In numerous discussions regarding manufacturing costs, if you replace one part with another equivalent part that costs US$0.50 more, the final retail price is increased by $5, a 10x difference as a standard rule of thumb (don't ask me to justify that, but I gather it's a valid rule). I don't know if that applies to labor costs, but if so, then your 2% difference means a 20% difference in delivered price, and a lot of stuff that might seem unobvious falls into line.
-- OBloodyHell
If that rule is right, the numbers certainly would work. But I admit, I don't know much about retail and pricing.
I wonder what kind of bonuses auto manufacturer management was awarding itself as the US car industry was sinking. And how were the non-union portion of the cost of manufacturing an auto distributed? How much was paid to the management that made all the wrong management decisions? I wonder why that doesn't upset you boringly, consistently right-wing knee jerkers.
Anony:
Uh, I've said that Detroit's management was awful and that I favored "bankruptcy first" so current management could be flushed out. And though the unions brag about their unwillingness to compromise on union jobs, each of the Big-Three CEOs volunteered to work for a dollar in salary this year. But, I guess facts are "boring" and "consistently right-wing."

● Task requirements
Please copy the passage from the comment thread on manufacturing costs word for word, starting at "I wonder what" and ending at "right-wing knee jerkers.".

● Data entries
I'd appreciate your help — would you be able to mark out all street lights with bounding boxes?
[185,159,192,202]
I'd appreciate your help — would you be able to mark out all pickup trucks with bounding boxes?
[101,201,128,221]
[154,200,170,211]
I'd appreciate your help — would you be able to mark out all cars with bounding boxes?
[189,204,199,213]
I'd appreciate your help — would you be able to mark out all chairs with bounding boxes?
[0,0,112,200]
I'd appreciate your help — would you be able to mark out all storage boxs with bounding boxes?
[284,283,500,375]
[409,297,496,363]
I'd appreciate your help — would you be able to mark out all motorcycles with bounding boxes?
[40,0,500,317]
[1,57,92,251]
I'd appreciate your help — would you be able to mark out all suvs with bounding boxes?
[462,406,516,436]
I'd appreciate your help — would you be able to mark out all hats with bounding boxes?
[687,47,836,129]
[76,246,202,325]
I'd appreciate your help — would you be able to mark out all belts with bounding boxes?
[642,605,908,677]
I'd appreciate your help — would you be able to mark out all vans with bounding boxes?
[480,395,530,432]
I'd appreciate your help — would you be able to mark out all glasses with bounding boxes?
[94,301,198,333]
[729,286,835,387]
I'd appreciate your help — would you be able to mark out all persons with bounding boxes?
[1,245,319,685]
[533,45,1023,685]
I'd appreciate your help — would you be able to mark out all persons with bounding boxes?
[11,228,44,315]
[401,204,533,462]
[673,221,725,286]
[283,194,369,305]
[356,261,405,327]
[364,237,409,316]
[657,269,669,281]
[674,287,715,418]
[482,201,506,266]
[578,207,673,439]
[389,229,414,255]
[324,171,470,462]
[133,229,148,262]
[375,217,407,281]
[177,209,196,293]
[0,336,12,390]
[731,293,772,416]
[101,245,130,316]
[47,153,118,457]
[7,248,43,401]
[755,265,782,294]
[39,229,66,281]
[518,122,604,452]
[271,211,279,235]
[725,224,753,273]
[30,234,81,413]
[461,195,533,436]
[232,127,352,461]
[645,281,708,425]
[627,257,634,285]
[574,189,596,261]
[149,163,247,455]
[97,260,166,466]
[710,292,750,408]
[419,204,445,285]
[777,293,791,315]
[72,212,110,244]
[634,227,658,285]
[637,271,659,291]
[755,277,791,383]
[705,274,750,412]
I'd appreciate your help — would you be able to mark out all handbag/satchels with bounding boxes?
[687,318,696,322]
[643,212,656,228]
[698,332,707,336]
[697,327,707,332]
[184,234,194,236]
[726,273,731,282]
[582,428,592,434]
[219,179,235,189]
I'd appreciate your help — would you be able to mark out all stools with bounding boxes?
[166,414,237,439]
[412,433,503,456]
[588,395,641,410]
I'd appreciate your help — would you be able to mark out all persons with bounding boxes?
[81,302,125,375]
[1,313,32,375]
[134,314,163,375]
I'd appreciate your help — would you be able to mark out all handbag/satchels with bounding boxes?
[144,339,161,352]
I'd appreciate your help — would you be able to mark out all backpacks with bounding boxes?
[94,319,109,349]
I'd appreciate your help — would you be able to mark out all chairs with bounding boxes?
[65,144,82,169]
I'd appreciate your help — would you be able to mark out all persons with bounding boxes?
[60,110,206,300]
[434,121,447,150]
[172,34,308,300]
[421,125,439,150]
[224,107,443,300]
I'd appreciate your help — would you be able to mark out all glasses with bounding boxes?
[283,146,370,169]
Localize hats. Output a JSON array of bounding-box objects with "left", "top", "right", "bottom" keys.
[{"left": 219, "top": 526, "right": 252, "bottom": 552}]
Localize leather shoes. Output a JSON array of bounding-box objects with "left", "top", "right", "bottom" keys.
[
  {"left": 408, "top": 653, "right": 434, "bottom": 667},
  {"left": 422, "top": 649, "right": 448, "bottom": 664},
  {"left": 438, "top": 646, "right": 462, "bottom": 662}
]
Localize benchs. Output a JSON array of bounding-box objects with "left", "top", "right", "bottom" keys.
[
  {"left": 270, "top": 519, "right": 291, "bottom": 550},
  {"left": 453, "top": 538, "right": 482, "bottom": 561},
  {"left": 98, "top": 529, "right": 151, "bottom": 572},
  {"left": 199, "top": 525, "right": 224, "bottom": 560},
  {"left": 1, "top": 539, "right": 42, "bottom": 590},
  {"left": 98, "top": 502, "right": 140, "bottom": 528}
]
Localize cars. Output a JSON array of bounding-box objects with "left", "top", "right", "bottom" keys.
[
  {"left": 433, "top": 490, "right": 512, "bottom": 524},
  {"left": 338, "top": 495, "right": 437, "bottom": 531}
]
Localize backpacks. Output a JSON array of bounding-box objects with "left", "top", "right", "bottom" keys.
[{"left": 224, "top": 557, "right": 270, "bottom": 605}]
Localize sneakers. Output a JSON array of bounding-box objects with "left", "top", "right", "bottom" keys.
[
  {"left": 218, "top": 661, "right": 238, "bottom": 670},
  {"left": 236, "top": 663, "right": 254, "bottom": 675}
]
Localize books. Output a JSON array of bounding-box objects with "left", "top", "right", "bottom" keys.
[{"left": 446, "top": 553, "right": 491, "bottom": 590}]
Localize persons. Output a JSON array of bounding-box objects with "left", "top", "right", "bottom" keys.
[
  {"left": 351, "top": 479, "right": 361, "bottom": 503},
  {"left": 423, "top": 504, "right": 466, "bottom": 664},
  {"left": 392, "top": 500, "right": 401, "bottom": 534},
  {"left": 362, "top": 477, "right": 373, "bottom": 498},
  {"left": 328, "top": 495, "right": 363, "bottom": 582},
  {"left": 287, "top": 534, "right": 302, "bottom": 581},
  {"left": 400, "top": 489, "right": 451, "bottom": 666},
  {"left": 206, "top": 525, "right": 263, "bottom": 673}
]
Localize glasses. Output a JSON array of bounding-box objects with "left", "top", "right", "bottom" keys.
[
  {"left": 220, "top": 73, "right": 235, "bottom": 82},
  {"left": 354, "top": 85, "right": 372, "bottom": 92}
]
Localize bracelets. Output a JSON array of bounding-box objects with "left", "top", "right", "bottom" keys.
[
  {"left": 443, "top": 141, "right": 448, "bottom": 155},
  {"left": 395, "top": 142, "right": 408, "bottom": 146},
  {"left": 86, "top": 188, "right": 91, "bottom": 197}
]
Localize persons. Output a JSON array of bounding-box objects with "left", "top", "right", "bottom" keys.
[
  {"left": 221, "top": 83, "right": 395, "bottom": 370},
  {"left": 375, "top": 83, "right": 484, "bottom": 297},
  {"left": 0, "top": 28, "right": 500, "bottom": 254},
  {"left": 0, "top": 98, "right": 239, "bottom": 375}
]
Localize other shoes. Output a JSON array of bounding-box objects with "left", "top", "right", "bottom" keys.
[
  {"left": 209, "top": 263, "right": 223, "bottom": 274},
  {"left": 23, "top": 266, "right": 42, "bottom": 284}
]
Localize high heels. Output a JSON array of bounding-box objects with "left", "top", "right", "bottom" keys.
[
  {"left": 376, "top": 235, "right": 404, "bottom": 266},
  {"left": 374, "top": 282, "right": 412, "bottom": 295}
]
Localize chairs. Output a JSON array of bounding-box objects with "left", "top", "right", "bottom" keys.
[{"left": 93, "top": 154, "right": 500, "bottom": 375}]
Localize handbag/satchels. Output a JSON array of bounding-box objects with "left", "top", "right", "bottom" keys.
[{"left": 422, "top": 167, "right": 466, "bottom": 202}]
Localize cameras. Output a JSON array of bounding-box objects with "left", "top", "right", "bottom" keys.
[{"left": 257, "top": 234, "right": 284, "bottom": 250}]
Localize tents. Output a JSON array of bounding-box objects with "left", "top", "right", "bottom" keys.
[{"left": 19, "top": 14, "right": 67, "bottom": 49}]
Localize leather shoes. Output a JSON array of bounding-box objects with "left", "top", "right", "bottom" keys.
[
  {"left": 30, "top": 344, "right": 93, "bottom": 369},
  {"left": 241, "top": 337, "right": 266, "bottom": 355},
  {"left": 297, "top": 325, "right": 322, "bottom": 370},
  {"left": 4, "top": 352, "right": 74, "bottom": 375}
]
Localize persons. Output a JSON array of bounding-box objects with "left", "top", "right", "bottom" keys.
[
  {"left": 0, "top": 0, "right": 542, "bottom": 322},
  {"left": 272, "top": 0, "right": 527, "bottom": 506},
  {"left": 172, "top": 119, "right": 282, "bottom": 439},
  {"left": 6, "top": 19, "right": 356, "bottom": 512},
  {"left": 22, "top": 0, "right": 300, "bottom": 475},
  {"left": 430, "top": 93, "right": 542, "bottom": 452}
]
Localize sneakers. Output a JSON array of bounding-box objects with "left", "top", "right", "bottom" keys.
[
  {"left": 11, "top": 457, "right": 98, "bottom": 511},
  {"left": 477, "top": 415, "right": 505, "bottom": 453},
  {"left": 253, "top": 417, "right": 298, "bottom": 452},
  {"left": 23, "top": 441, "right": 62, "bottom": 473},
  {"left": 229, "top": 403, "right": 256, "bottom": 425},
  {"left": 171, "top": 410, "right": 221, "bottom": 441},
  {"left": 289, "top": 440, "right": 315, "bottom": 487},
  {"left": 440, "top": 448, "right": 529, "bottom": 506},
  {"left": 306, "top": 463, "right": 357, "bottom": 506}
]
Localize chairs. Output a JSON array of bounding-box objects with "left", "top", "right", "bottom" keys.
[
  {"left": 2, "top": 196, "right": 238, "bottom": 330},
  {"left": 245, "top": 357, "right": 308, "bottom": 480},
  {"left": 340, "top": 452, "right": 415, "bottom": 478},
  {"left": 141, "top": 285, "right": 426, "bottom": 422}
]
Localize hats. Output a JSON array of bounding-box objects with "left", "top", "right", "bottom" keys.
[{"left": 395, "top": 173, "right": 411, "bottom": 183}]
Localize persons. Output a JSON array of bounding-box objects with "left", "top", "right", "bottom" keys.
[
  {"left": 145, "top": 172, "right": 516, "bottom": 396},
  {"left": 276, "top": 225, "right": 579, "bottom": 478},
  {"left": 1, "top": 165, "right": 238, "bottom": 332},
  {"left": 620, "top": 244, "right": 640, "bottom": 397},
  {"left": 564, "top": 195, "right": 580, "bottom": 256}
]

● Solution for this exercise
I wonder what kind of bonuses auto manufacturer management was awarding itself as the US car industry was sinking. And how were the non-union portion of the cost of manufacturing an auto distributed? How much was paid to the management that made all the wrong management decisions? I wonder why that doesn't upset you boringly, consistently right-wing knee jerkers.